When a role YAML file lists read_pipeline under its permissions field, all three raw permissions are granted to that role.

Policy files

DeclarativePolicy classes (app/policies/) define the runtime authorization rules that evaluate whether a user can perform an action. Policy rules reference raw permissions via enable and prevent calls. Role YAML files determine which permissions a user holds based on their role, and policies determine the conditions under which those permissions are evaluated.

Custom abilities

Defined in ee/config/custom_abilities/. These allow Ultimate customers to create custom roles with specific abilities. Custom ability YAML files include project_permissions and group_permissions fields that map to raw permissions, similar to how role YAML files use raw_permissions. See Custom roles for details.

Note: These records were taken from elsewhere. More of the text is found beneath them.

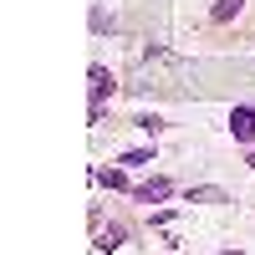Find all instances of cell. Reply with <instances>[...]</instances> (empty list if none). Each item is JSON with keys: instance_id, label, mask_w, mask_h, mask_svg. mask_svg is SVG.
Instances as JSON below:
<instances>
[{"instance_id": "9c48e42d", "label": "cell", "mask_w": 255, "mask_h": 255, "mask_svg": "<svg viewBox=\"0 0 255 255\" xmlns=\"http://www.w3.org/2000/svg\"><path fill=\"white\" fill-rule=\"evenodd\" d=\"M138 128H143V133H163V118H153V113H143V118H138Z\"/></svg>"}, {"instance_id": "3957f363", "label": "cell", "mask_w": 255, "mask_h": 255, "mask_svg": "<svg viewBox=\"0 0 255 255\" xmlns=\"http://www.w3.org/2000/svg\"><path fill=\"white\" fill-rule=\"evenodd\" d=\"M168 194H174V184H168V179H148V184L133 189V199H138V204H158V199H168Z\"/></svg>"}, {"instance_id": "6da1fadb", "label": "cell", "mask_w": 255, "mask_h": 255, "mask_svg": "<svg viewBox=\"0 0 255 255\" xmlns=\"http://www.w3.org/2000/svg\"><path fill=\"white\" fill-rule=\"evenodd\" d=\"M87 82H92V123H102V113H108V92H113V72L108 67H92L87 72Z\"/></svg>"}, {"instance_id": "ba28073f", "label": "cell", "mask_w": 255, "mask_h": 255, "mask_svg": "<svg viewBox=\"0 0 255 255\" xmlns=\"http://www.w3.org/2000/svg\"><path fill=\"white\" fill-rule=\"evenodd\" d=\"M118 163H128V168H138V163H153V148H133V153H123Z\"/></svg>"}, {"instance_id": "8992f818", "label": "cell", "mask_w": 255, "mask_h": 255, "mask_svg": "<svg viewBox=\"0 0 255 255\" xmlns=\"http://www.w3.org/2000/svg\"><path fill=\"white\" fill-rule=\"evenodd\" d=\"M92 179L108 184V189H128V174H123V168H92Z\"/></svg>"}, {"instance_id": "277c9868", "label": "cell", "mask_w": 255, "mask_h": 255, "mask_svg": "<svg viewBox=\"0 0 255 255\" xmlns=\"http://www.w3.org/2000/svg\"><path fill=\"white\" fill-rule=\"evenodd\" d=\"M123 240H128V230H123V225H102V230H97V250H118Z\"/></svg>"}, {"instance_id": "52a82bcc", "label": "cell", "mask_w": 255, "mask_h": 255, "mask_svg": "<svg viewBox=\"0 0 255 255\" xmlns=\"http://www.w3.org/2000/svg\"><path fill=\"white\" fill-rule=\"evenodd\" d=\"M240 5H245V0H215V10H209V15L225 26V20H235V15H240Z\"/></svg>"}, {"instance_id": "7a4b0ae2", "label": "cell", "mask_w": 255, "mask_h": 255, "mask_svg": "<svg viewBox=\"0 0 255 255\" xmlns=\"http://www.w3.org/2000/svg\"><path fill=\"white\" fill-rule=\"evenodd\" d=\"M230 133H235V143H255V108H235L230 113Z\"/></svg>"}, {"instance_id": "5b68a950", "label": "cell", "mask_w": 255, "mask_h": 255, "mask_svg": "<svg viewBox=\"0 0 255 255\" xmlns=\"http://www.w3.org/2000/svg\"><path fill=\"white\" fill-rule=\"evenodd\" d=\"M189 204H225V189H215V184H199V189H189Z\"/></svg>"}, {"instance_id": "30bf717a", "label": "cell", "mask_w": 255, "mask_h": 255, "mask_svg": "<svg viewBox=\"0 0 255 255\" xmlns=\"http://www.w3.org/2000/svg\"><path fill=\"white\" fill-rule=\"evenodd\" d=\"M225 255H240V250H225Z\"/></svg>"}, {"instance_id": "8fae6325", "label": "cell", "mask_w": 255, "mask_h": 255, "mask_svg": "<svg viewBox=\"0 0 255 255\" xmlns=\"http://www.w3.org/2000/svg\"><path fill=\"white\" fill-rule=\"evenodd\" d=\"M250 168H255V153H250Z\"/></svg>"}]
</instances>
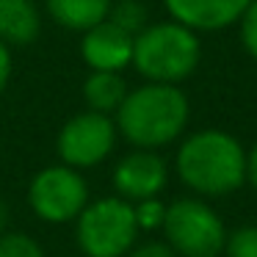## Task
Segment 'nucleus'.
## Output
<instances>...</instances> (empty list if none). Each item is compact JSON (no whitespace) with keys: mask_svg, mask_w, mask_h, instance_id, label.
Returning <instances> with one entry per match:
<instances>
[{"mask_svg":"<svg viewBox=\"0 0 257 257\" xmlns=\"http://www.w3.org/2000/svg\"><path fill=\"white\" fill-rule=\"evenodd\" d=\"M75 238L86 257H124L139 238L133 202L122 196L89 202L78 216Z\"/></svg>","mask_w":257,"mask_h":257,"instance_id":"obj_4","label":"nucleus"},{"mask_svg":"<svg viewBox=\"0 0 257 257\" xmlns=\"http://www.w3.org/2000/svg\"><path fill=\"white\" fill-rule=\"evenodd\" d=\"M177 174L202 196L232 194L246 180V152L224 130H199L177 152Z\"/></svg>","mask_w":257,"mask_h":257,"instance_id":"obj_2","label":"nucleus"},{"mask_svg":"<svg viewBox=\"0 0 257 257\" xmlns=\"http://www.w3.org/2000/svg\"><path fill=\"white\" fill-rule=\"evenodd\" d=\"M127 257H177V251L169 243H161V240H147V243H139L127 251Z\"/></svg>","mask_w":257,"mask_h":257,"instance_id":"obj_19","label":"nucleus"},{"mask_svg":"<svg viewBox=\"0 0 257 257\" xmlns=\"http://www.w3.org/2000/svg\"><path fill=\"white\" fill-rule=\"evenodd\" d=\"M202 58L196 31L180 23H155L133 39V67L152 83H180Z\"/></svg>","mask_w":257,"mask_h":257,"instance_id":"obj_3","label":"nucleus"},{"mask_svg":"<svg viewBox=\"0 0 257 257\" xmlns=\"http://www.w3.org/2000/svg\"><path fill=\"white\" fill-rule=\"evenodd\" d=\"M166 243L183 257H218L227 243L218 213L202 199H174L163 216Z\"/></svg>","mask_w":257,"mask_h":257,"instance_id":"obj_5","label":"nucleus"},{"mask_svg":"<svg viewBox=\"0 0 257 257\" xmlns=\"http://www.w3.org/2000/svg\"><path fill=\"white\" fill-rule=\"evenodd\" d=\"M246 180L257 188V144L246 152Z\"/></svg>","mask_w":257,"mask_h":257,"instance_id":"obj_21","label":"nucleus"},{"mask_svg":"<svg viewBox=\"0 0 257 257\" xmlns=\"http://www.w3.org/2000/svg\"><path fill=\"white\" fill-rule=\"evenodd\" d=\"M0 257H45V251L31 235L6 232L0 235Z\"/></svg>","mask_w":257,"mask_h":257,"instance_id":"obj_15","label":"nucleus"},{"mask_svg":"<svg viewBox=\"0 0 257 257\" xmlns=\"http://www.w3.org/2000/svg\"><path fill=\"white\" fill-rule=\"evenodd\" d=\"M83 97H86L91 111L111 116V113L119 111V105H122L124 97H127V86H124V80L119 72L91 69V75L83 83Z\"/></svg>","mask_w":257,"mask_h":257,"instance_id":"obj_13","label":"nucleus"},{"mask_svg":"<svg viewBox=\"0 0 257 257\" xmlns=\"http://www.w3.org/2000/svg\"><path fill=\"white\" fill-rule=\"evenodd\" d=\"M9 75H12V53H9V45L0 39V94L9 83Z\"/></svg>","mask_w":257,"mask_h":257,"instance_id":"obj_20","label":"nucleus"},{"mask_svg":"<svg viewBox=\"0 0 257 257\" xmlns=\"http://www.w3.org/2000/svg\"><path fill=\"white\" fill-rule=\"evenodd\" d=\"M240 20H243V23H240V39H243V47L257 61V0H251Z\"/></svg>","mask_w":257,"mask_h":257,"instance_id":"obj_18","label":"nucleus"},{"mask_svg":"<svg viewBox=\"0 0 257 257\" xmlns=\"http://www.w3.org/2000/svg\"><path fill=\"white\" fill-rule=\"evenodd\" d=\"M108 20L119 28H124L127 34H139L144 31L147 23V9L141 6L139 0H119V3H111V12H108Z\"/></svg>","mask_w":257,"mask_h":257,"instance_id":"obj_14","label":"nucleus"},{"mask_svg":"<svg viewBox=\"0 0 257 257\" xmlns=\"http://www.w3.org/2000/svg\"><path fill=\"white\" fill-rule=\"evenodd\" d=\"M116 144V124L111 116L97 111H83L61 127L56 141L58 158L72 169H89L102 163Z\"/></svg>","mask_w":257,"mask_h":257,"instance_id":"obj_7","label":"nucleus"},{"mask_svg":"<svg viewBox=\"0 0 257 257\" xmlns=\"http://www.w3.org/2000/svg\"><path fill=\"white\" fill-rule=\"evenodd\" d=\"M6 216H9V210H6V205H3V202H0V227H3V224H6Z\"/></svg>","mask_w":257,"mask_h":257,"instance_id":"obj_22","label":"nucleus"},{"mask_svg":"<svg viewBox=\"0 0 257 257\" xmlns=\"http://www.w3.org/2000/svg\"><path fill=\"white\" fill-rule=\"evenodd\" d=\"M133 210H136V221H139V229H155L163 227V216H166V205L152 196V199H141L133 202Z\"/></svg>","mask_w":257,"mask_h":257,"instance_id":"obj_17","label":"nucleus"},{"mask_svg":"<svg viewBox=\"0 0 257 257\" xmlns=\"http://www.w3.org/2000/svg\"><path fill=\"white\" fill-rule=\"evenodd\" d=\"M166 163L152 150H136L124 155L113 169V188L122 199L141 202L152 199L166 185Z\"/></svg>","mask_w":257,"mask_h":257,"instance_id":"obj_8","label":"nucleus"},{"mask_svg":"<svg viewBox=\"0 0 257 257\" xmlns=\"http://www.w3.org/2000/svg\"><path fill=\"white\" fill-rule=\"evenodd\" d=\"M188 122V100L177 83H147L127 91L116 111V130L139 150L172 144Z\"/></svg>","mask_w":257,"mask_h":257,"instance_id":"obj_1","label":"nucleus"},{"mask_svg":"<svg viewBox=\"0 0 257 257\" xmlns=\"http://www.w3.org/2000/svg\"><path fill=\"white\" fill-rule=\"evenodd\" d=\"M45 6L58 25L86 34L89 28L108 20L111 0H45Z\"/></svg>","mask_w":257,"mask_h":257,"instance_id":"obj_12","label":"nucleus"},{"mask_svg":"<svg viewBox=\"0 0 257 257\" xmlns=\"http://www.w3.org/2000/svg\"><path fill=\"white\" fill-rule=\"evenodd\" d=\"M224 251L227 257H257V227H238L227 235Z\"/></svg>","mask_w":257,"mask_h":257,"instance_id":"obj_16","label":"nucleus"},{"mask_svg":"<svg viewBox=\"0 0 257 257\" xmlns=\"http://www.w3.org/2000/svg\"><path fill=\"white\" fill-rule=\"evenodd\" d=\"M28 202L39 218L47 224H64L80 216L89 205V185L80 177L78 169L67 166H47L31 180Z\"/></svg>","mask_w":257,"mask_h":257,"instance_id":"obj_6","label":"nucleus"},{"mask_svg":"<svg viewBox=\"0 0 257 257\" xmlns=\"http://www.w3.org/2000/svg\"><path fill=\"white\" fill-rule=\"evenodd\" d=\"M133 34L113 25L111 20H102L100 25L89 28L80 42V56L91 69L100 72H122L133 64Z\"/></svg>","mask_w":257,"mask_h":257,"instance_id":"obj_9","label":"nucleus"},{"mask_svg":"<svg viewBox=\"0 0 257 257\" xmlns=\"http://www.w3.org/2000/svg\"><path fill=\"white\" fill-rule=\"evenodd\" d=\"M174 23L191 31H218L238 23L251 0H163Z\"/></svg>","mask_w":257,"mask_h":257,"instance_id":"obj_10","label":"nucleus"},{"mask_svg":"<svg viewBox=\"0 0 257 257\" xmlns=\"http://www.w3.org/2000/svg\"><path fill=\"white\" fill-rule=\"evenodd\" d=\"M42 31L34 0H0V39L6 45H31Z\"/></svg>","mask_w":257,"mask_h":257,"instance_id":"obj_11","label":"nucleus"}]
</instances>
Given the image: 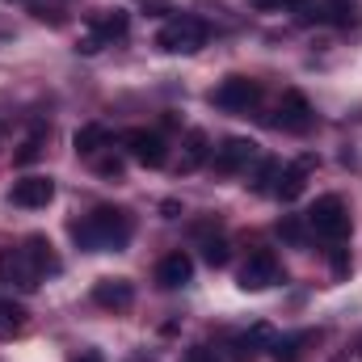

Modifying an existing role

When adding or removing permissions from a role:

  • When adding a permission to a role you should use an assignable permission group. If the permission is net-new then the assignable permission group should be created first or it should be added to an existing assignable permission group. If the permission is existing but needs to be moved into the role definition then assigning it as a raw_permission is acceptable.
  • When removing a permission, verify it is not depended on by other features. Use GITLAB_DEBUG_POLICIES=true (see Custom roles) to trace where a permission is checked.